Chapter 18: The First Trimester
Diane's POV
At fourteen weeks pregnant, I was just approaching my second trimester, and the reality of my situation was finally starting to sink in. Twins. I was carrying twins, a secret I held close to my heart, shielding it from the chaos that had become my life.
I glanced at the clock and sighed. It was time to get up and face another day of pretending everything was fine. I had an appointment with Dr. Mia Chen, my obstetrician, in a couple of hours.
As I showered and dressed, I rehearsed the lies I'd been telling my doctor - that I was fine, that the divorce proceedings were going smoothly, that I was moving on with my life.
The truth was far more complicated. Every day was a struggle to keep my emotions in check, to not break down in tears at the mere mention of Liam or Sophie's names.
The betrayal still felt raw, a wound that refused to heal. But I had to be strong.
As I drove to the hospital, I couldn't help but think about how different this pregnancy was from what I had always imagined.
There were no excited phone calls to family and friends, no shopping trips for cute baby clothes, no proud father-to-be accompanying me to appointments. Instead, there was secrecy, stress, and a gnawing fear about the future.

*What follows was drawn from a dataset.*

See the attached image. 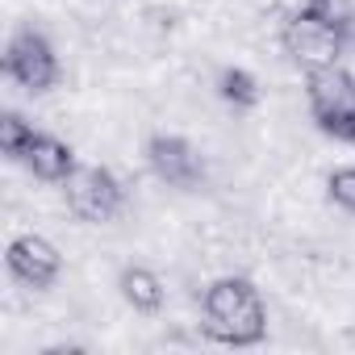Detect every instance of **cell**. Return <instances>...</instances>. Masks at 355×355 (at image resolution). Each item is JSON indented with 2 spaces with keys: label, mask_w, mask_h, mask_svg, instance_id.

I parked my car and made my way to Dr. Chen's office, my heart racing with a mix of anticipation and anxiety.
The waiting room was mercifully empty, sparing me from having to make small talk with other expectant mothers. I buried my nose in a parenting magazine, trying to distract myself from the swirling thoughts in my head.
"Diane Ashton?" The nurse called my name, and I followed her to the examination room.